The function f is given by the formula f(x)=6x^3+17x^2+4x+21/x+3
when x<–3 and by the formula
f(x)=2x^2–4x+a
What value must be chosen for a in order to make this function continuous at -3?
mmmh, took me a while to understand what the question is asking.
First of all you will need brackets:
f(x) = (6x^3+17x^2+4x+21)/(x+3)
= (6x^2 - x + 7) , where x≠ -3
= (x+1)(6x-7)
we want this to be the same as
2x^2 - 4x + a
If 6x^2 - x + 7 = 2x^2 - 4x + a
4x^2 + 3x + 7 = a
To make the function continuous at x = -3, we need to ensure that the values of f(x) from both formulas match at x = -3.
First, let's find the value of f(x) using the first formula when x = -3 by substituting x = -3 into the formula:
f(-3) = (6(-3)^3 + 17(-3)^2 + 4(-3) + 21)/(-3 + 3)
= (-162 + 153 - 12 + 21)/0
= 0/0 (undefined)
As you can see, substituting x = -3 into the first formula results in an undefined value. This means that the function is not continuous at x = -3 using the first formula alone.
Now, let's use the second formula to calculate f(x) at x = -3:
f(-3) = 2(-3)^2 - 4(-3) + a
= 18 + 12 + a
= 30 + a
In order for the function to be continuous at x = -3, the values from both formulas should be equal. Therefore:
0/0 = 30 + a
Since dividing by zero is undefined, the only way for the function to be continuous is if the denominator is canceled out. Therefore, we need to find the value of a that makes the denominator (x + 3) cancel out in the first formula.
To achieve this, we need to factorize the numerator of the first formula:
f(x) = 6x^3 + 17x^2 + 4x + 21
Using synthetic division or long division, we find that the numerator can be written as:
(6x + 7)(x^2 + 10x + 3)
So now our original function can be rewritten as:
f(x) = (6x + 7)(x^2 + 10x + 3)/(x + 3)
For the function to be continuous at x = -3, we need to cancel out the (x + 3) term. This can be done by canceling out the (x + 3) term in the denominator with either (6x + 7), (x^2 + 10x + 3), or both.

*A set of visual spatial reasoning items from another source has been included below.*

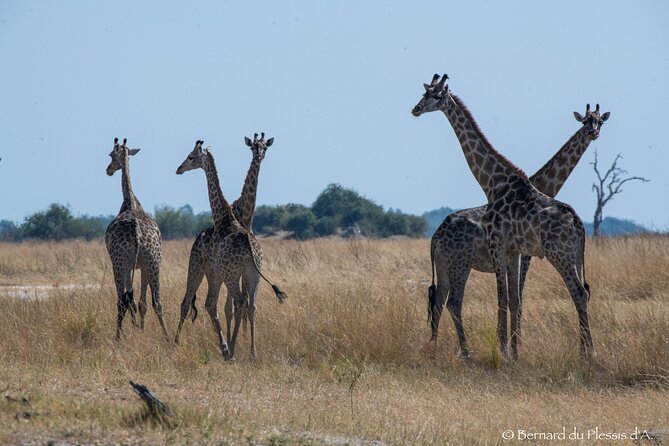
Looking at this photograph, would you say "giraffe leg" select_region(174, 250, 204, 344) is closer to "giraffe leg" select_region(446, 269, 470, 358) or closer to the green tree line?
"giraffe leg" select_region(446, 269, 470, 358)

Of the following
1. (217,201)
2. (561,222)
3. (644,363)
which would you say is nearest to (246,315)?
(217,201)

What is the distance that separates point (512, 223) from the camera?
1058 centimetres

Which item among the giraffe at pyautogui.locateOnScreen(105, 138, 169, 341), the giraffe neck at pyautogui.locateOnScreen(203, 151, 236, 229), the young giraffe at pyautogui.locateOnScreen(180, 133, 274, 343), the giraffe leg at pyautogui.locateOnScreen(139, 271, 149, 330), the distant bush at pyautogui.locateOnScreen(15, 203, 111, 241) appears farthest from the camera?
the distant bush at pyautogui.locateOnScreen(15, 203, 111, 241)

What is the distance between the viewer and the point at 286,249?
Result: 23.0 m

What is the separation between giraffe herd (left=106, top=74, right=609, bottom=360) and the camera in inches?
405

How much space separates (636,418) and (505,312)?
2738 mm

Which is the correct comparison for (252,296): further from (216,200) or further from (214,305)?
(216,200)

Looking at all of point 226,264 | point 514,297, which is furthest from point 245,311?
point 514,297

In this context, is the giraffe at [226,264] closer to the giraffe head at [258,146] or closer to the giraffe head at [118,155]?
the giraffe head at [258,146]

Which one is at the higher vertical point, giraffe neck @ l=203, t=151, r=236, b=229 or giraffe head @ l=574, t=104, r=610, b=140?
giraffe head @ l=574, t=104, r=610, b=140

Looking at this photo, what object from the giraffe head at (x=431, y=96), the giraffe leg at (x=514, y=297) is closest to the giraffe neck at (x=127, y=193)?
the giraffe head at (x=431, y=96)

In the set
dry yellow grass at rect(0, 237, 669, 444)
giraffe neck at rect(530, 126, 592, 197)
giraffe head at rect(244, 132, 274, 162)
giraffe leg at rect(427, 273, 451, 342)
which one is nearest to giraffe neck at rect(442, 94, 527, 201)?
giraffe neck at rect(530, 126, 592, 197)

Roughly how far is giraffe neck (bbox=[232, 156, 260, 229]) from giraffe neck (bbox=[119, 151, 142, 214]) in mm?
1738

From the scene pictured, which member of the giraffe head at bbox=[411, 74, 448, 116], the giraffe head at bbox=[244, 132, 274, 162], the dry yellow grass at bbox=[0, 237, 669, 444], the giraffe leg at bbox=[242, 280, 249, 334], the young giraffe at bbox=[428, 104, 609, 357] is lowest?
the dry yellow grass at bbox=[0, 237, 669, 444]
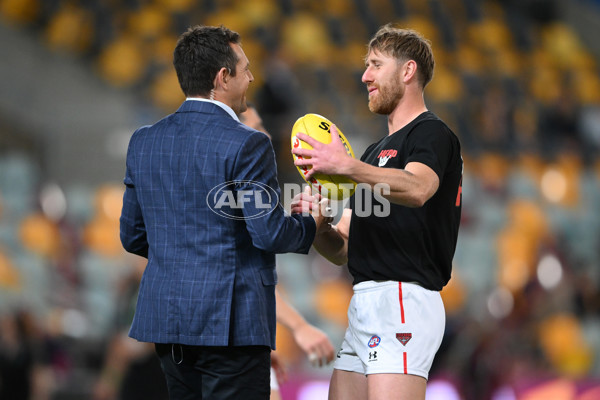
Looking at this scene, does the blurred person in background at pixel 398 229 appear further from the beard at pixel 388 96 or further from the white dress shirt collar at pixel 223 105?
the white dress shirt collar at pixel 223 105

Since we want to find the value of a, we can cancel out (x + 3) by factoring the (x^2 + 10x + 3) term. Using the quadratic formula, we find the roots of the equation x^2 + 10x + 3 = 0:
x = (-10 ± √(10^2 - 4 * 1 * 3))/(2 * 1)
= (-10 ± √(100 - 12))/2
= (-10 ± √88)/2
= (-10 ± 2√22)/2
= -5 ± √22
So, the two roots are -5 + √22 and -5 - √22. We can factorize the equation as:
x^2 + 10x + 3 = (x - (-5 + √22))(x - (-5 - √22))
Now, since we want to cancel out the (x + 3) term, we need to choose one of the two factors that has x = -3 as a solution. Therefore, we choose:
x - (-5 - √22) = x + 5 + √22
Setting this factor to zero gives us:
x + 5 + √22 = 0
x = -5 - √22
Since x = -3 is not a solution for this factor, we set x = -5 - √22 as the factor that cancels out the (x + 3) term. Therefore, to make the function continuous at x = -3, the value of a should be equal to (-5 - √22).